The Best and Worst of the 2018 Super Bowl Commercials |

The most controversial ad that appeared this Super Bowl Sunday was for Dodge Ram, its crassitude suggesting the limits of the corporate benevolence frequently promoted during many commercial breaks this year. The car company chose to juxtapose an excerpt from a Martin Luther King, Jr., sermon, titled “The Drum Major Instinct,” against a montage honoring family values, rugged masculinity, and knee-jerk nationalism. Brazenly obtuse, the commercial was, in tone, like a poster for Sleepy’s mattresses appropriating the “I Have a Dream” speech. By morning, a caustic remix had appeared on YouTube, layering King’s sharp critiques of advertising and consumer culture over Dodge’s imagery. Score one for the Internet.

The Super Bowl ad-watcher also noted a distinct lack of critters this year. The animal-themed Super Bowl commercial is a pleasant genre unto itself. A litter of puppies, or a madness of marmots, or a solitary hedgehog will deliver an urgent message about corn chips or data plans or hatchbacks, and it will be funny and cute. Even the Budweiser Clydesdales remained in the stable, as Anheuser-Busch, like a handful of other advertisers, instead publicized its honorable deeds.

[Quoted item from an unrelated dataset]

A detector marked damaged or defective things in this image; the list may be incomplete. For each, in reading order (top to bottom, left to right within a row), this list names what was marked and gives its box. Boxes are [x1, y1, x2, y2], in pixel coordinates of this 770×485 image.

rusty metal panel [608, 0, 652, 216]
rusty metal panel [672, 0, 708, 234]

In the Bud spot, a brewery manager’s phone rings at 3:42 A.M. He casts a protective glance at his stirring wife, splashes water on his face, and heads into work as a cover of “Stand by Me” coats a clean, industrial scene. With the push of a button, his production line switches from spewing beer into cans labelled “America” to packaging water destined for natural-disaster zones. Elsewhere, Matt Damon advised the viewer to purchase a Stella Artois stemmed glass, which, with a straight face, he identified as a “chalice,” to support a clean-water initiative in the developing world. I worry that these ads are harbingers of a global corporate state where all emergency services and public works will be underwritten by Bud Light Lime-a-Rita.

Though the new way to sell beer is to make ads inviting jokes about how watery the beer you sell is, the classic rules of selling soda pop still apply. The big Coca-Cola ad was a sun-glazed celebration of pluralism. The spot opens onto a game of Spin the Bottle. The bottle comes to rest pointing at a young man. The commercial shows the viewer’s optimism for his kiss, while actively discouraging any wondering about the gender of the person he’s kissing. We listen as the voice-over spills with a catalogue of preferred pronouns: “There’s a Coke for he and she and her and me . . .”

The Coke commercial represents the natural progression of a brand identity that began with the famous 1971 ad “Hilltop,” with its pluralistic choir chiming “Buy the World a Coke.” Coca-Cola’s long heritage of making noise about bringing people together gives it an edge over the many other Super Bowl advertisers that profess related values. This year’s ad was the kind of Coke ad to remind you of Andy Warhol’s praise for the cola as a great American beverage. In “The Philosophy of Andy Warhol,” the artist wrote, “You can be watching TV and see Coca-Cola, and you know that the President drinks Coke, Liz Taylor drinks Coke, and just think, you can drink Coke, too. A Coke is a Coke and no amount of money can get you a better Coke than the one the bum on the corner is drinking.”

The most distinct ad had to be the one for Diet Coke, directed by Paul Feig, with the aid of an actress enjoying a slender can of a new fruit flavor called Twisted Mango. The wardrobe designers were clearly emulating the dress sense of Greta Gerwig. Sometimes an ad is simply a cultural weather report.

There was also a telling symmetry between a first-quarter ad for Sprint and a fourth-quarter ad for Amazon Alexa. In the former, Sprint earns the business of a roboticist after he is mocked by his own android, and her lab full of bullying A.I. friends, for having a Verizon plan. The Alexa ad opens as a burlesque of a disaster film. Alexa, the virtual assistant, has lost her voice, and Jeff Bezos is reassured by his underlings that they’ve got good a good fix. Alexa is replaced, in the ad, by pop personalities, including the celebrity chef Gordon Ramsay, who berates a customer for his ignorance of how to make a grilled cheese, and the hip-hop phenom Cardi B, who cackles at an astronomy problem posed by a boy doing his homework: “How far is Mars? How am I supposed to know? I never been there.” Each ad cheerfully channels an anxiety about the cruelty of talking machines. Maybe the Super Bowl was short on animals this year because we humans are fretting a bit about our fitness as pets.